Ana Sayfa Arama Galeri Video Yazarlar
Yayın/Gazete
Yayınlar
Kategoriler
Servisler
Nöbetçi Eczaneler Sayfası Nöbetçi Eczaneler Hava Durumu Namaz Vakitleri Puan Durumu
WhatsApp
Fatma Tuncer
Fatma Tuncer

Biz çocuklarımızın efendileri değiliz

Türkçede “ata” kelimesinin karşılığı olarak kullanılan baba gücü ve güveni temsil eder. Çocuğun yaslandığı duvar, hayallerini taşıyan kanatlarıdır baba. Koruyan, kollayan, koşulsuz seven bir güç, bir değerdir.  Ancak babanın bu vasıflara sahip olabilmesi için kalbinin cömert olması ve çocuğun haklarına saygı göstermesi gerekir. Eğer baba hakkaniyet bilincine sahip değilse sahip olduğu gücü baskıya dönüştürecek çocuğu kendi hayallerine ve beklentilerine kurban edecektir. 

Bugün ebeveynlerle çocuklar arasında sağlıklı bağların kurulması için “anne baba eğitimi” adı altında pek çok çalışmalar yapılıyor, yazılı ve görsel kaynaklar sunuluyor ancak bu imkânlar baskı ve zorbalığı güç zanneden ebeveynlerin ilgisini çekmiyor. Onlar manevi ve bilimsel kaynaklar yerine cehaletten beslenen hurafeleri seçiyor ve çocukları hizmetlerine verilmiş köleler olarak görüyorlar.

İslam kültüründe anne baba muhteremdir ve haklarına titizlikle riayet edilir ve aynı şekilde çocukların da onlar üzerinde hakları vardır. Fakat her nedense bu pek dile getirilmez.

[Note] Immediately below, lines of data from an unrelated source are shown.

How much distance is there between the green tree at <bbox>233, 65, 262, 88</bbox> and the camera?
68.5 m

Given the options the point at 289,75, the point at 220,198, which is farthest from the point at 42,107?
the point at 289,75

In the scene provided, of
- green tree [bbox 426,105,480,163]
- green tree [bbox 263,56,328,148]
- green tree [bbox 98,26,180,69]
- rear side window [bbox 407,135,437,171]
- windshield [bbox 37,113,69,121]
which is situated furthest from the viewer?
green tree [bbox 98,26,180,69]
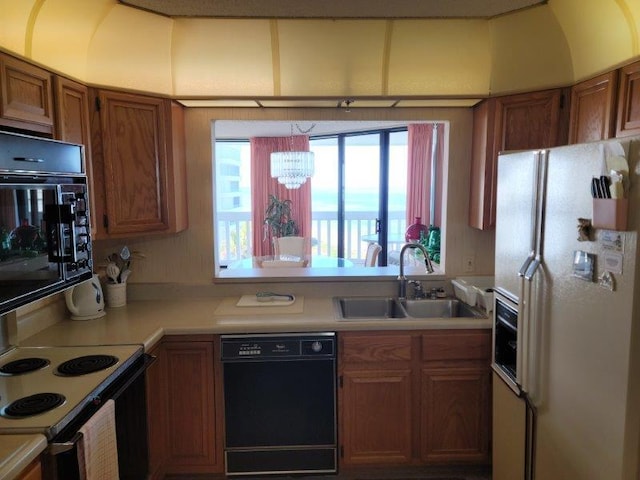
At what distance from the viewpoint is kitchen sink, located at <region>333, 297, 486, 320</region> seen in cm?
274

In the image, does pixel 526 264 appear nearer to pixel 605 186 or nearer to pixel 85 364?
pixel 605 186

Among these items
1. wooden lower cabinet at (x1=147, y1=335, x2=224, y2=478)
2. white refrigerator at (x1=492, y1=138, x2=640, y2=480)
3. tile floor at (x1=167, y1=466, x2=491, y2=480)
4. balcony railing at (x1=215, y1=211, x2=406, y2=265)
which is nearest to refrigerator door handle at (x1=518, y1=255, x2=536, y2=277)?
white refrigerator at (x1=492, y1=138, x2=640, y2=480)

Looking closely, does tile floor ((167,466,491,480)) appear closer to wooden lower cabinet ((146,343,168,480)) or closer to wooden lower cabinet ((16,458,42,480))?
wooden lower cabinet ((146,343,168,480))

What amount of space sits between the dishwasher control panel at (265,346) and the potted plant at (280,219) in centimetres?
434

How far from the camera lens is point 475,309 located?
2555 mm

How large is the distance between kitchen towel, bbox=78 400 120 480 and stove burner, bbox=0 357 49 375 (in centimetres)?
40

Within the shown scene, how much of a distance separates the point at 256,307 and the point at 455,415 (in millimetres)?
1258

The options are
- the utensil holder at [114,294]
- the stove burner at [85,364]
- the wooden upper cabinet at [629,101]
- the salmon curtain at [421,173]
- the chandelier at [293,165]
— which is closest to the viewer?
the stove burner at [85,364]

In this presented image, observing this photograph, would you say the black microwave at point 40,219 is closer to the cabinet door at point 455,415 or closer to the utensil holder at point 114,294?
the utensil holder at point 114,294

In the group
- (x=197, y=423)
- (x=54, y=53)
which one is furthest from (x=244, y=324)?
(x=54, y=53)

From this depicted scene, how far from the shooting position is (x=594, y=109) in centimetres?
207

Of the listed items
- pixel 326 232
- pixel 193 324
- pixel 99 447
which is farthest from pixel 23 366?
pixel 326 232

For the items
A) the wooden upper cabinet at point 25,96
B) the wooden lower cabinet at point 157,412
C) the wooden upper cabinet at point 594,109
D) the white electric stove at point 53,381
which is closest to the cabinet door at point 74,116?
the wooden upper cabinet at point 25,96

Çocukların ebeveynleri üzerindeki haklarının perdenin arkasına itilmesi onlarla ilişkilerimizin dengesini bozuyor ve ifrat ve tefrit arasında gidip geliyoruz.  Bir taraftan çocuk merkezli bir yaklaşımdan söz ediyoruz diğer taraftan çocuk gelinlerin, başlık parası kurbanlarının ve istediği kişi ile evliliğine karşı çıkılan ve intiharı seçen gençlerin durumunu kritik ediyor ve işlerin neden bu kadar karmaşık hale geldiğini anlamaya çalışıyoruz. 

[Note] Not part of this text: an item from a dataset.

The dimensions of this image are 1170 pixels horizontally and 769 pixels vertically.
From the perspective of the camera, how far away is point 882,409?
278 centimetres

“Çocuklar sizin aracılığınızla geldiler ama sizden gelmediler ve sizinle birlikte olsalar da sizin değiller” der Halil Cibran ve çocukların iradi özgürlüğüne, haklarına vurgu yapar. Çocuklarımızı hayata hazırlamakla memur kılındık ve görevimizin dışına çıkamayız. Biz çocuklarımızın gönüllü hizmetkârlarıyız, eğitmenleriyiz, rol modelleriyiz, sahibi ve efendileri değil… Biz onlara yön gösterir, tavsiyelerde bulunur ve tehlikelere karşı uyarırız ancak tercih haklarının ve gelecekle ilgili hayallerinin olduğunu bilir ve saygı gösteririz.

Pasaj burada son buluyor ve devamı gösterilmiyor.